Le groupe de recherche a utilisé des techniques de pointe en biologie cellulaire et moléculaire, ainsi qu'un modèle préclinique de souris pour le DLBCL. Ils ont découvert que le ciblage de la cFLIP pouvait contourner le blocage de l'apoptose médié par la surexpression de BCL2 et réactiver la mort cellulaire dans les cellules lymphomateuses. Leur étude révèle que cFLIP est surexprimé spécifiquement dans le sous-type ABC-DLBCL et que sa suppression génétique empêche le développement du lymphome en sensibilisant à nouveau les cellules lymphomateuses aux signaux de mort.

Ce résultat de recherche apporte la preuve de principe que la voie extrinsèque de l'apoptose peut être exploitée pour briser la résistance des cellules DLBCL à l'apoptose induite par la surexpression de BCL2 et le blocage de l'apoptose intrinsèque. Cette étude justifie donc le développement de médicaments ciblant cFLIP. Ces médicaments, seuls ou en combinaison avec d'autres, seraient capables de tuer les cellules ABC-DLBCL, quelles que soient les mutations qu'elles portent, tant qu'elles expriment la cFLIP.

Les chercheurs sont convaincus que le développement de molécules inhibitrices spécifiques de cFLIP et leur validation dans des modèles précliniques de DLBCL permettront de mieux comprendre le potentiel translationnel de cette découverte. "Cibler cFLIP en combinaison avec les thérapies existantes représente une option viable qui mérite d'être explorée pour les patients qui ne répondent pas au traitement standard de la DLBCL", déclare Kristie Bariboloka, la chercheuse doctorante qui a dirigé les travaux de recherche au laboratoire.

Ces travaux ont été menés dans le cadre du Centre de recherche collaborative (CRC) 1530 "Elucidation et ciblage des mécanismes pathogènes dans les tumeurs malignes à cellules B", financé par la Fondation allemande de la recherche (DFG). Le soutien important du CRC et des groupes de recherche associés a été décisif pour la réalisation de ce travail.

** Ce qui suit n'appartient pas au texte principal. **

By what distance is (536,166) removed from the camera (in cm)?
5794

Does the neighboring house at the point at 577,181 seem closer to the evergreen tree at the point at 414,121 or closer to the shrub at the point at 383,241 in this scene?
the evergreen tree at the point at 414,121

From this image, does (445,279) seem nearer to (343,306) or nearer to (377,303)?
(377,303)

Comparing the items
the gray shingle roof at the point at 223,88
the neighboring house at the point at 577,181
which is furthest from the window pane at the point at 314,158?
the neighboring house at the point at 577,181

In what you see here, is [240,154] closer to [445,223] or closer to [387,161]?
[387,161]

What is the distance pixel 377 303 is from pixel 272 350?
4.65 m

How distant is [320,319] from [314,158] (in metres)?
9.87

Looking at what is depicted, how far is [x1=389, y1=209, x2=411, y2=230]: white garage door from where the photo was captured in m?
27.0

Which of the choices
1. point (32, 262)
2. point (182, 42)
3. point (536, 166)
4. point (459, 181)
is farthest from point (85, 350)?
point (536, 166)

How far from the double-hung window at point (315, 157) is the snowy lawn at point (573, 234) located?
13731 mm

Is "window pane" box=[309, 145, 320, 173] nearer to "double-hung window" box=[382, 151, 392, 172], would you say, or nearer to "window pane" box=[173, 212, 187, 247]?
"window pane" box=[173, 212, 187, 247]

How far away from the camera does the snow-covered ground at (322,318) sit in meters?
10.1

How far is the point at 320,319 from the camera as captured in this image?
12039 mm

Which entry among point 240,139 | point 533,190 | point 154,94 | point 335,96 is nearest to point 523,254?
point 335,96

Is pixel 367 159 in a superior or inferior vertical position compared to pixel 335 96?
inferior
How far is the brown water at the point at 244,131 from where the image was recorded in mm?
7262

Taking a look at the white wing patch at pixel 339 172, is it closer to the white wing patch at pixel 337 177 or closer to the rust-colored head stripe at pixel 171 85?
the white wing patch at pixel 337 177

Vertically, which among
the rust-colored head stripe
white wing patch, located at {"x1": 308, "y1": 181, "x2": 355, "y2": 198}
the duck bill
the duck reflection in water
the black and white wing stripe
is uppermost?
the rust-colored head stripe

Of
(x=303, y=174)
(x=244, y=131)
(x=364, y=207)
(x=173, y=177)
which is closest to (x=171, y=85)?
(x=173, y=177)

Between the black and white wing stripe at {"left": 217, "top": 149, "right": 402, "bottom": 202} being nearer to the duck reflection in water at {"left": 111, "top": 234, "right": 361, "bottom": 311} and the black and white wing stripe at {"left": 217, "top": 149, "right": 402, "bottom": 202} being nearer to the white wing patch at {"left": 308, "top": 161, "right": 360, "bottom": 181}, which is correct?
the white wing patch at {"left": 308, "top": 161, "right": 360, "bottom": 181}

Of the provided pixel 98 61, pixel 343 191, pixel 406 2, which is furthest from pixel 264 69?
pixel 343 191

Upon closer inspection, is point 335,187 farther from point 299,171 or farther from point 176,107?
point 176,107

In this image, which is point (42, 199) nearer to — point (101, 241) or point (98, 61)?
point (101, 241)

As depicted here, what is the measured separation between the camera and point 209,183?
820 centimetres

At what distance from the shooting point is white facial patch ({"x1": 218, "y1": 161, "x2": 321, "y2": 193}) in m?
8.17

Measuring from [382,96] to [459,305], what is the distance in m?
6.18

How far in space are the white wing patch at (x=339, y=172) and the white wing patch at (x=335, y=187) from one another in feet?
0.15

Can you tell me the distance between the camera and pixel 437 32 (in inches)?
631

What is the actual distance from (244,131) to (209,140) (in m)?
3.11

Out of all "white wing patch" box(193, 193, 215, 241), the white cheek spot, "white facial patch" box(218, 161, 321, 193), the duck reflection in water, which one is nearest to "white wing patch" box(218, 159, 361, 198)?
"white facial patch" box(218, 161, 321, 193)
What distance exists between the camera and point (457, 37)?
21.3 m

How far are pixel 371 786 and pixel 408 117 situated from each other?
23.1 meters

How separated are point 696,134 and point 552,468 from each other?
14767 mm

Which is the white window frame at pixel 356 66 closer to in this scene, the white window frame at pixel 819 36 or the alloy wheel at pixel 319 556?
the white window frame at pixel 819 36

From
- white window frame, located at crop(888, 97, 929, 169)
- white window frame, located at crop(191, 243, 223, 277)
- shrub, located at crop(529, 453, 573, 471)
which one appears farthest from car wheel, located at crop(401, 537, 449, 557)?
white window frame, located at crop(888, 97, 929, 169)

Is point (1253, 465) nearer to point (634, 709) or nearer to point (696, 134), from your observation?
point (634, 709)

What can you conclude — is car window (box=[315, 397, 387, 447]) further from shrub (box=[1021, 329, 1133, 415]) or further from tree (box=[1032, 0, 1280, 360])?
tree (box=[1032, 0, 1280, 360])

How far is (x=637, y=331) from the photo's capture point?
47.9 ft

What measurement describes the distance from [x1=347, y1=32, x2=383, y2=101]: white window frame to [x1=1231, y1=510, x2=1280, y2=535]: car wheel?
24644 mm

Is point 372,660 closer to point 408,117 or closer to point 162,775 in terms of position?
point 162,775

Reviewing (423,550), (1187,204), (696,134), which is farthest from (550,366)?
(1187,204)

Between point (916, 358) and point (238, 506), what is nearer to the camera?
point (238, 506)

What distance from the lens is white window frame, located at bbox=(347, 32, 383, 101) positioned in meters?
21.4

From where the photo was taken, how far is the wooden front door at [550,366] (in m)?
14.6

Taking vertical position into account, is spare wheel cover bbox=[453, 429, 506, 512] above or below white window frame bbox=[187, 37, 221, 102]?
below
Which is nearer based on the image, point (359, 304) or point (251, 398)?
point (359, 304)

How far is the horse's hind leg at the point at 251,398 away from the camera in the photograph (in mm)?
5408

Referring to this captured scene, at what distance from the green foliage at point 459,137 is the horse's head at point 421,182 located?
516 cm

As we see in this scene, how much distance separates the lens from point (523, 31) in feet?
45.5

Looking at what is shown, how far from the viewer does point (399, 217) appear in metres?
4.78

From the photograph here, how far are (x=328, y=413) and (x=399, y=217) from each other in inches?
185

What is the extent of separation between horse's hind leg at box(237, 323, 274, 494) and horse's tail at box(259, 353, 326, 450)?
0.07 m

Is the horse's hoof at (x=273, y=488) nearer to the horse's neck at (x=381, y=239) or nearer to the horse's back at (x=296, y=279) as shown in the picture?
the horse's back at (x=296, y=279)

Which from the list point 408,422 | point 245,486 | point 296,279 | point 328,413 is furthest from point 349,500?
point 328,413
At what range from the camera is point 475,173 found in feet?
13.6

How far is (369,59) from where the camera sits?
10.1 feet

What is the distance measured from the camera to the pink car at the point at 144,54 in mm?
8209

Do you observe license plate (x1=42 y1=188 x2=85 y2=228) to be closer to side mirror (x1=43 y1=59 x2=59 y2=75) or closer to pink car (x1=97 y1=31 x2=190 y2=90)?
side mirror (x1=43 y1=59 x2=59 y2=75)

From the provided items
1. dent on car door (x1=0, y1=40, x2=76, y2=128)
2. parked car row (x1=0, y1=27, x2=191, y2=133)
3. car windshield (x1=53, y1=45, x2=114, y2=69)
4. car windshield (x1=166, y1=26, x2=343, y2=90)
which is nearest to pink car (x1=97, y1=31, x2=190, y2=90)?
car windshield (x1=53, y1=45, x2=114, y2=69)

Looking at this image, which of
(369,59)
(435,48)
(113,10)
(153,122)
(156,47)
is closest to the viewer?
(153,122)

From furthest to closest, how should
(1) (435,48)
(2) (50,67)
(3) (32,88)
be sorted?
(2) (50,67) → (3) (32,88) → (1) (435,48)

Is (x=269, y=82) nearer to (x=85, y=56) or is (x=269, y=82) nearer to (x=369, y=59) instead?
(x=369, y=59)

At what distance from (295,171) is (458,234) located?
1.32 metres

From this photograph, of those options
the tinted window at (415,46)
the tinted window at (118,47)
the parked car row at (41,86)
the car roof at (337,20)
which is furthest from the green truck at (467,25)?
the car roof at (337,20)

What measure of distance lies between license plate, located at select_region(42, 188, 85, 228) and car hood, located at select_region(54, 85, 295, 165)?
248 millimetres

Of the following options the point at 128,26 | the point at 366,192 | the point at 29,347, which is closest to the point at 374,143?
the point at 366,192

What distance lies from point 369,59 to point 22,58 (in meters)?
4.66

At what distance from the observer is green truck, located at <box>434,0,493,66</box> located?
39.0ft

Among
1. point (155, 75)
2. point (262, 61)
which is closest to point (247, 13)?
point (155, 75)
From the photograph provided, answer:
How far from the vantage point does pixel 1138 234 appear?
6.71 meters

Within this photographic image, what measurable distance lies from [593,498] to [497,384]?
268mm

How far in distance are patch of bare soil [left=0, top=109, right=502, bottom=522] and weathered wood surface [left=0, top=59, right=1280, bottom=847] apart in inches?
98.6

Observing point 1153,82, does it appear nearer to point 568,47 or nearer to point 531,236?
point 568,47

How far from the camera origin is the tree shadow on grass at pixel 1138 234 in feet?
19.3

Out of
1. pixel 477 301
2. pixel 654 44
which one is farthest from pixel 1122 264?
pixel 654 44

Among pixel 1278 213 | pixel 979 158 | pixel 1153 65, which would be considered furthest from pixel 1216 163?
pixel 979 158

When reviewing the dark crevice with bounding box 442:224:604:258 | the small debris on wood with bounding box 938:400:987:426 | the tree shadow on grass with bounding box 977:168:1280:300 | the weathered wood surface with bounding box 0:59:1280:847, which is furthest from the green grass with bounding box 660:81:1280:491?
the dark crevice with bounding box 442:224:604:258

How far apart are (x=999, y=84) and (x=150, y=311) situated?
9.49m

Note: Cet article a été traduit à l'aide d'un système informatique sans intervention humaine. LUMITOS propose ces traductions automatiques pour présenter un plus large éventail d'actualités. Comme cet article a été traduit avec traduction automatique, il est possible qu'il contienne des erreurs de vocabulaire, de syntaxe ou de grammaire. L'article original dans Anglais peut être trouvé ici.